A novelist, short-story writer, essayist and poet of prodigious output whose work was praised for its grace and humor and panned for all sorts of reasons, up to and including the purported clumsiness of his sex scenes (just last November Britain’s Literary Review magazine awarded him the Bad Sex in Fiction lifetime achievement award), Updike seemed an unlikely subject for the occasional exasperation and pettiness that his work attracted. Maybe it was because he and many of his characters were unapologetically middle class in their underpinnings — too high an aspiration for some of his critics, too low an aspiration for others. Mark Feeney, writing in today’s Boston Globe, quotes Updike: “When I write, I aim in my mind not toward New York but toward a vague spot a little to the east of Kansas.”

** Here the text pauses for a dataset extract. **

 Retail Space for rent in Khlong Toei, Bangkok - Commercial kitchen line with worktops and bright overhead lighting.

To me, there was honor in that so-American attempt to create myth from the everyday and supposedly mundane,
as he did in his Rabbit novels and in such writings as his early novel The Centaur. Stylistically the two writers had almost nothing in common, but it’s apt to note that, in the theatrical world, Arthur Miller did the same thing. And wasn’t Walt Whitman, when he sang the possibilities of the men and women of this adolescent country, thinking of the same sort of people who would come to find themselves caught in the webs that Updike strove to understand?

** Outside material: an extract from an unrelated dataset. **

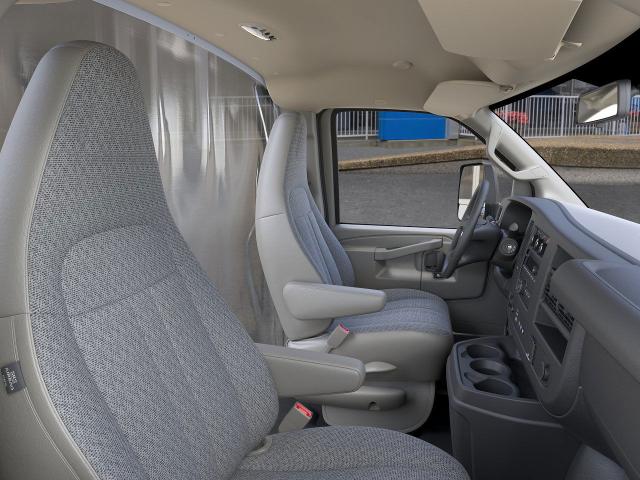 2025 Chevrolet Express Commercial Cutaway Vehicle Photo in INDEPENDENCE, MO 64055-1314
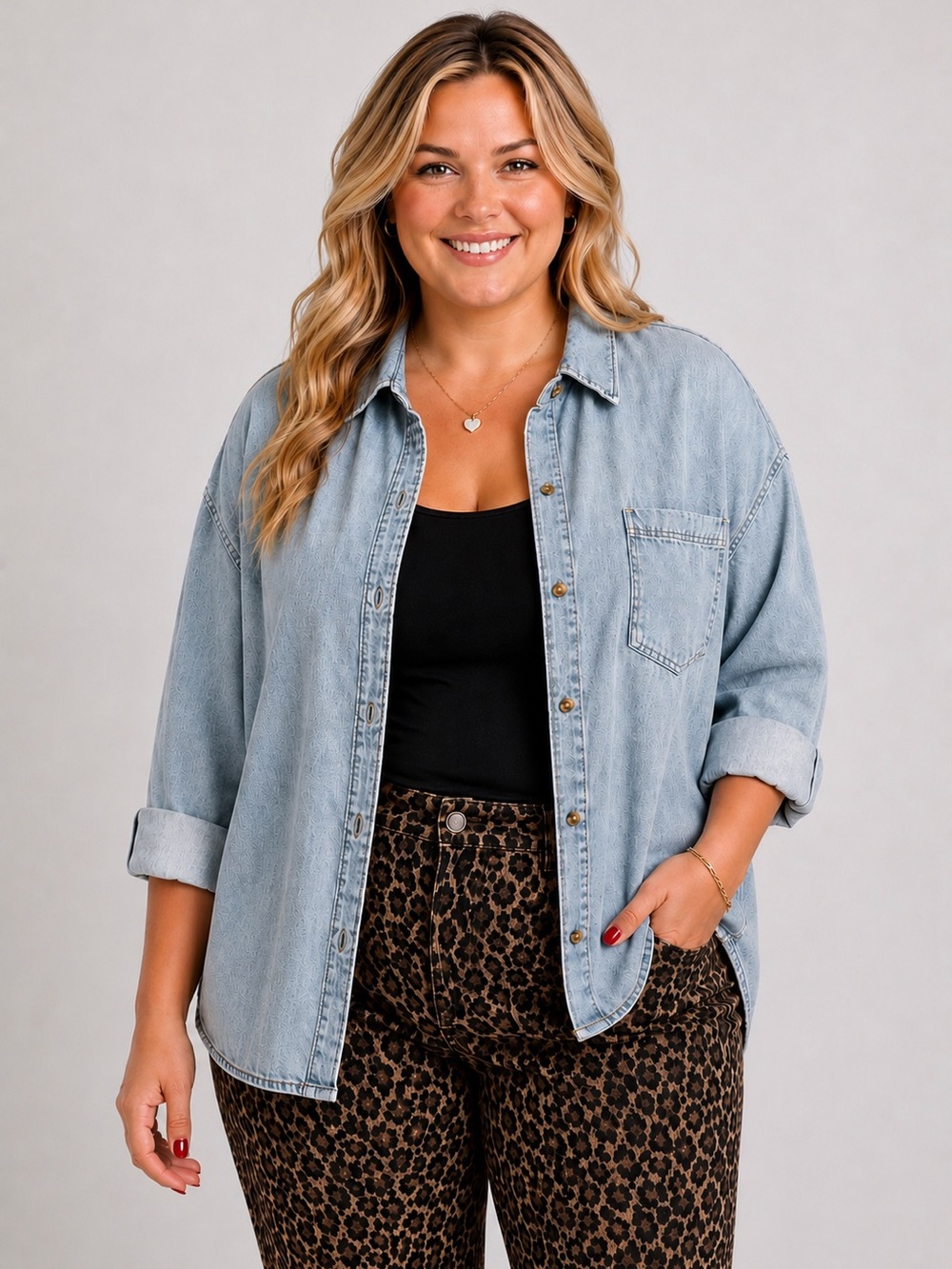 Old Navy Women’s Plus-Size 2X Chambray Blue Denim The Boyfriend Layering Shirt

For all of Rabbit’s importance, and for all the fuss his Witches of Eastwick and other novels sometimes kicked up, I have an abiding affection for another Updike character: Henry Bech, the irascible, august fictional novelist who eventually ascends from the mess of his everyday existence to become a winner of the Nobel Prize. Bech is the central character in what may be the funniest scene ever written about writer’s block — when he sits on a Caribbean beach, drinks and nubile companionship and fat publisher’s fee at hand, with no task but to autograph a huge pile of one of his novels, and finally becomes so paralyzed that his pen freezes in midair: He’s forgot his name.

We’ll not forget the names of Bech, and Rabbit, and John Updike. Rest well, gentlemen. You deserve it.